The data:
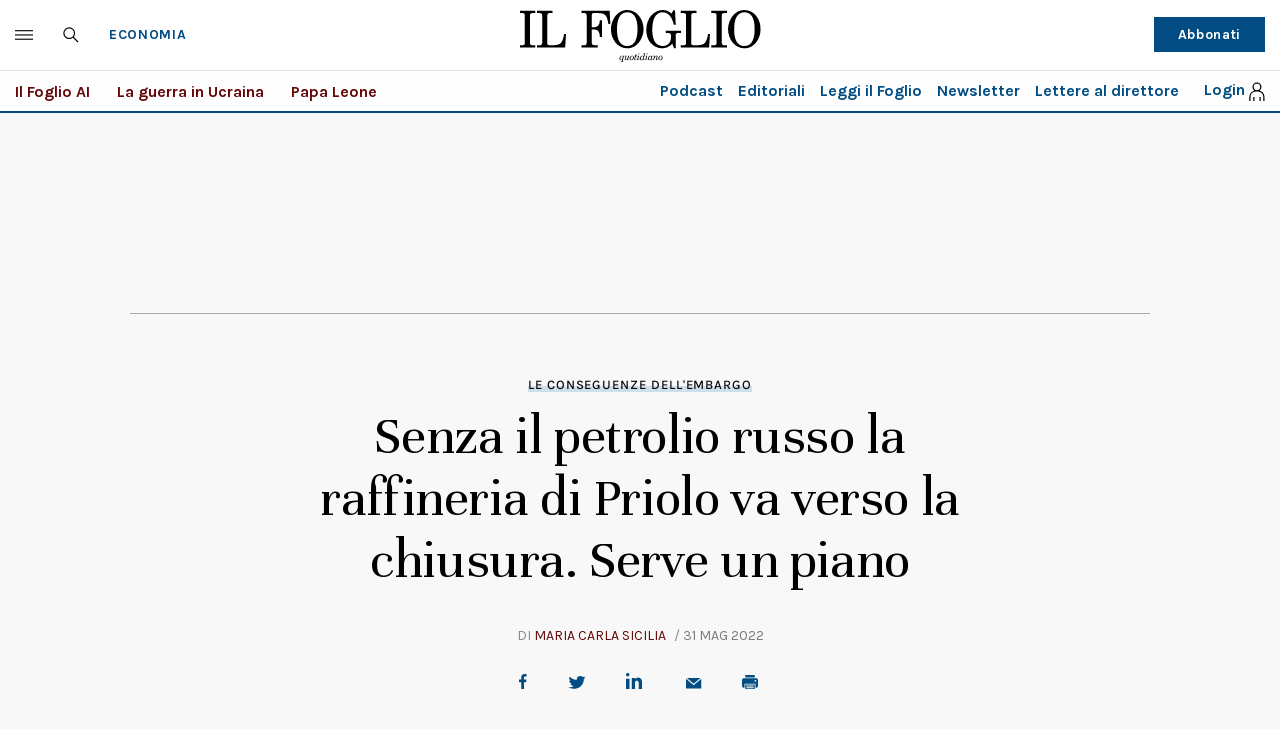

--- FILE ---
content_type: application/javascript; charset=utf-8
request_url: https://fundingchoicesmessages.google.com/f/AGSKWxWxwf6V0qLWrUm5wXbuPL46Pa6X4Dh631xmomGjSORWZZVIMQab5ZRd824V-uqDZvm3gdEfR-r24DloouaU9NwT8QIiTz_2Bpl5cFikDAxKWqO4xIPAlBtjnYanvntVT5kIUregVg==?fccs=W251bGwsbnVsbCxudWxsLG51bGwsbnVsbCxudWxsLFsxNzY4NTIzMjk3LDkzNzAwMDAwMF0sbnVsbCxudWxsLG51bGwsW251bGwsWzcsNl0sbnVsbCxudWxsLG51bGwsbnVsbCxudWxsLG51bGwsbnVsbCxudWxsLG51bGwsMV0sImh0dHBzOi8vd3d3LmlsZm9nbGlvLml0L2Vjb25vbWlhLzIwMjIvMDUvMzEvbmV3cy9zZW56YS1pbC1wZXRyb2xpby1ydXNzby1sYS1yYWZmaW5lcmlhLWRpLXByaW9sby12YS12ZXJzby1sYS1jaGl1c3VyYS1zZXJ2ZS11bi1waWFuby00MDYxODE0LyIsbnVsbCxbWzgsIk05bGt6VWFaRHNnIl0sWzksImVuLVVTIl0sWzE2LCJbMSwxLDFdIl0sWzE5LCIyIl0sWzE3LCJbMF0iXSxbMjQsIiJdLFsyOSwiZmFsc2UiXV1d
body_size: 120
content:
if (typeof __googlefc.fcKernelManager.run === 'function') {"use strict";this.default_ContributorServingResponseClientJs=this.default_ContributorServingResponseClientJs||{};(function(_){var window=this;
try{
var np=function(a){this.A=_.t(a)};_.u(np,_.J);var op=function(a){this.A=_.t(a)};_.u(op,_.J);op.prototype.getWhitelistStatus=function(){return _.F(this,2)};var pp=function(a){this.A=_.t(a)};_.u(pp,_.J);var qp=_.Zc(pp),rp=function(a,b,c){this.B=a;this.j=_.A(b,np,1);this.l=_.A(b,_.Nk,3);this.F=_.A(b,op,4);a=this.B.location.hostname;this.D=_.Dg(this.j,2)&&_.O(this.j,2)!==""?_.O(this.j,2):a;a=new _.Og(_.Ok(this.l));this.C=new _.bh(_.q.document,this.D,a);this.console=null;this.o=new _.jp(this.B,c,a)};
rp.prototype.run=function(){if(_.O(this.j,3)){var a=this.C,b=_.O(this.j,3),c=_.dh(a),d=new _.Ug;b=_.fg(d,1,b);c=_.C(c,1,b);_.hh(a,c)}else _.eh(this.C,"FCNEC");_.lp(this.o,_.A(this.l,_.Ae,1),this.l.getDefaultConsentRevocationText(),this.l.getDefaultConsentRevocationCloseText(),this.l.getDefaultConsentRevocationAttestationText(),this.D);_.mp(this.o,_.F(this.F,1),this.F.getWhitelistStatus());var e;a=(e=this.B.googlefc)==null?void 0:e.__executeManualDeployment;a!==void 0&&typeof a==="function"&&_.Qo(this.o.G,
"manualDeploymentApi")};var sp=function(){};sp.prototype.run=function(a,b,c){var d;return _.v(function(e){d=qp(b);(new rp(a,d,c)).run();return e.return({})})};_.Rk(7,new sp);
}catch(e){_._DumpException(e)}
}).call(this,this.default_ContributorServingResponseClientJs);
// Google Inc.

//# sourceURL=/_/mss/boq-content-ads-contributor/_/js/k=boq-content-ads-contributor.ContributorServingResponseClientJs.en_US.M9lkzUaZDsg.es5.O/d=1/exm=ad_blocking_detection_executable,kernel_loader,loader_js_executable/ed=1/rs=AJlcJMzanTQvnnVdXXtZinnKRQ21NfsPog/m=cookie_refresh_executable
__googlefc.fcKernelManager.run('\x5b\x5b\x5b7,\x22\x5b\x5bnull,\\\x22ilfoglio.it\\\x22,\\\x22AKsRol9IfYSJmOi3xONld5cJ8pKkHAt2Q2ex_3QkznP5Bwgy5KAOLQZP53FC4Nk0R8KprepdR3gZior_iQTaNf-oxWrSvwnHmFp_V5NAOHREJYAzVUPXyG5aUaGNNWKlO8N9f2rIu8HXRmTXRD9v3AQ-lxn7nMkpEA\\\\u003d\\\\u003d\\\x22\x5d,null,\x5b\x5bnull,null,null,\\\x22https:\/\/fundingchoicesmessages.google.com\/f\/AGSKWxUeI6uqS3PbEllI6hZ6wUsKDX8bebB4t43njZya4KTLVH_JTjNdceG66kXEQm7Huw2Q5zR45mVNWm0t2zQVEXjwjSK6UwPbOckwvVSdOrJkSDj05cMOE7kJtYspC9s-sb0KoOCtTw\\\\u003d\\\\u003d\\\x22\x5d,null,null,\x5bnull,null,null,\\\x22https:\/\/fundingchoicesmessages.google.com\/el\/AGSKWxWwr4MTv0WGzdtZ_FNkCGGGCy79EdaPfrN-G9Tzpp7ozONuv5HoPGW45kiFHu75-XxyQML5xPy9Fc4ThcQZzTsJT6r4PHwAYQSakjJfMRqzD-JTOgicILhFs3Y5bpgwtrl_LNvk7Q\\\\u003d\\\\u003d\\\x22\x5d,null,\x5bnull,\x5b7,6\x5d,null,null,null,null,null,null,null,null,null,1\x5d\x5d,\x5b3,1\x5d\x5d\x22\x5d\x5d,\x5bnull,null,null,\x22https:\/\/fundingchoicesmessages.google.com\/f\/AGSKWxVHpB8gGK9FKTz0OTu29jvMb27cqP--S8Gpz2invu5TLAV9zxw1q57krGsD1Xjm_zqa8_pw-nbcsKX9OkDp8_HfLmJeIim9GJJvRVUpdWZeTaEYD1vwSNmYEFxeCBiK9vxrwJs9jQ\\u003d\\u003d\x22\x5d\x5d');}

Problem to work on: None of the pictures should be copied, but every record above must be returned exactly.

Output:
--- FILE ---
content_type: application/javascript; charset=utf-8
request_url: https://fundingchoicesmessages.google.com/f/AGSKWxWxwf6V0qLWrUm5wXbuPL46Pa6X4Dh631xmomGjSORWZZVIMQab5ZRd824V-uqDZvm3gdEfR-r24DloouaU9NwT8QIiTz_2Bpl5cFikDAxKWqO4xIPAlBtjnYanvntVT5kIUregVg==?fccs=W251bGwsbnVsbCxudWxsLG51bGwsbnVsbCxudWxsLFsxNzY4NTIzMjk3LDkzNzAwMDAwMF0sbnVsbCxudWxsLG51bGwsW251bGwsWzcsNl0sbnVsbCxudWxsLG51bGwsbnVsbCxudWxsLG51bGwsbnVsbCxudWxsLG51bGwsMV0sImh0dHBzOi8vd3d3LmlsZm9nbGlvLml0L2Vjb25vbWlhLzIwMjIvMDUvMzEvbmV3cy9zZW56YS1pbC1wZXRyb2xpby1ydXNzby1sYS1yYWZmaW5lcmlhLWRpLXByaW9sby12YS12ZXJzby1sYS1jaGl1c3VyYS1zZXJ2ZS11bi1waWFuby00MDYxODE0LyIsbnVsbCxbWzgsIk05bGt6VWFaRHNnIl0sWzksImVuLVVTIl0sWzE2LCJbMSwxLDFdIl0sWzE5LCIyIl0sWzE3LCJbMF0iXSxbMjQsIiJdLFsyOSwiZmFsc2UiXV1d
body_size: 120
content:
if (typeof __googlefc.fcKernelManager.run === 'function') {"use strict";this.default_ContributorServingResponseClientJs=this.default_ContributorServingResponseClientJs||{};(function(_){var window=this;
try{
var np=function(a){this.A=_.t(a)};_.u(np,_.J);var op=function(a){this.A=_.t(a)};_.u(op,_.J);op.prototype.getWhitelistStatus=function(){return _.F(this,2)};var pp=function(a){this.A=_.t(a)};_.u(pp,_.J);var qp=_.Zc(pp),rp=function(a,b,c){this.B=a;this.j=_.A(b,np,1);this.l=_.A(b,_.Nk,3);this.F=_.A(b,op,4);a=this.B.location.hostname;this.D=_.Dg(this.j,2)&&_.O(this.j,2)!==""?_.O(this.j,2):a;a=new _.Og(_.Ok(this.l));this.C=new _.bh(_.q.document,this.D,a);this.console=null;this.o=new _.jp(this.B,c,a)};
rp.prototype.run=function(){if(_.O(this.j,3)){var a=this.C,b=_.O(this.j,3),c=_.dh(a),d=new _.Ug;b=_.fg(d,1,b);c=_.C(c,1,b);_.hh(a,c)}else _.eh(this.C,"FCNEC");_.lp(this.o,_.A(this.l,_.Ae,1),this.l.getDefaultConsentRevocationText(),this.l.getDefaultConsentRevocationCloseText(),this.l.getDefaultConsentRevocationAttestationText(),this.D);_.mp(this.o,_.F(this.F,1),this.F.getWhitelistStatus());var e;a=(e=this.B.googlefc)==null?void 0:e.__executeManualDeployment;a!==void 0&&typeof a==="function"&&_.Qo(this.o.G,
"manualDeploymentApi")};var sp=function(){};sp.prototype.run=function(a,b,c){var d;return _.v(function(e){d=qp(b);(new rp(a,d,c)).run();return e.return({})})};_.Rk(7,new sp);
}catch(e){_._DumpException(e)}
}).call(this,this.default_ContributorServingResponseClientJs);
// Google Inc.

//# sourceURL=/_/mss/boq-content-ads-contributor/_/js/k=boq-content-ads-contributor.ContributorServingResponseClientJs.en_US.M9lkzUaZDsg.es5.O/d=1/exm=ad_blocking_detection_executable,kernel_loader,loader_js_executable/ed=1/rs=AJlcJMzanTQvnnVdXXtZinnKRQ21NfsPog/m=cookie_refresh_executable
__googlefc.fcKernelManager.run('\x5b\x5b\x5b7,\x22\x5b\x5bnull,\\\x22ilfoglio.it\\\x22,\\\x22AKsRol9IfYSJmOi3xONld5cJ8pKkHAt2Q2ex_3QkznP5Bwgy5KAOLQZP53FC4Nk0R8KprepdR3gZior_iQTaNf-oxWrSvwnHmFp_V5NAOHREJYAzVUPXyG5aUaGNNWKlO8N9f2rIu8HXRmTXRD9v3AQ-lxn7nMkpEA\\\\u003d\\\\u003d\\\x22\x5d,null,\x5b\x5bnull,null,null,\\\x22https:\/\/fundingchoicesmessages.google.com\/f\/AGSKWxUeI6uqS3PbEllI6hZ6wUsKDX8bebB4t43njZya4KTLVH_JTjNdceG66kXEQm7Huw2Q5zR45mVNWm0t2zQVEXjwjSK6UwPbOckwvVSdOrJkSDj05cMOE7kJtYspC9s-sb0KoOCtTw\\\\u003d\\\\u003d\\\x22\x5d,null,null,\x5bnull,null,null,\\\x22https:\/\/fundingchoicesmessages.google.com\/el\/AGSKWxWwr4MTv0WGzdtZ_FNkCGGGCy79EdaPfrN-G9Tzpp7ozONuv5HoPGW45kiFHu75-XxyQML5xPy9Fc4ThcQZzTsJT6r4PHwAYQSakjJfMRqzD-JTOgicILhFs3Y5bpgwtrl_LNvk7Q\\\\u003d\\\\u003d\\\x22\x5d,null,\x5bnull,\x5b7,6\x5d,null,null,null,null,null,null,null,null,null,1\x5d\x5d,\x5b3,1\x5d\x5d\x22\x5d\x5d,\x5bnull,null,null,\x22https:\/\/fundingchoicesmessages.google.com\/f\/AGSKWxVHpB8gGK9FKTz0OTu29jvMb27cqP--S8Gpz2invu5TLAV9zxw1q57krGsD1Xjm_zqa8_pw-nbcsKX9OkDp8_HfLmJeIim9GJJvRVUpdWZeTaEYD1vwSNmYEFxeCBiK9vxrwJs9jQ\\u003d\\u003d\x22\x5d\x5d');}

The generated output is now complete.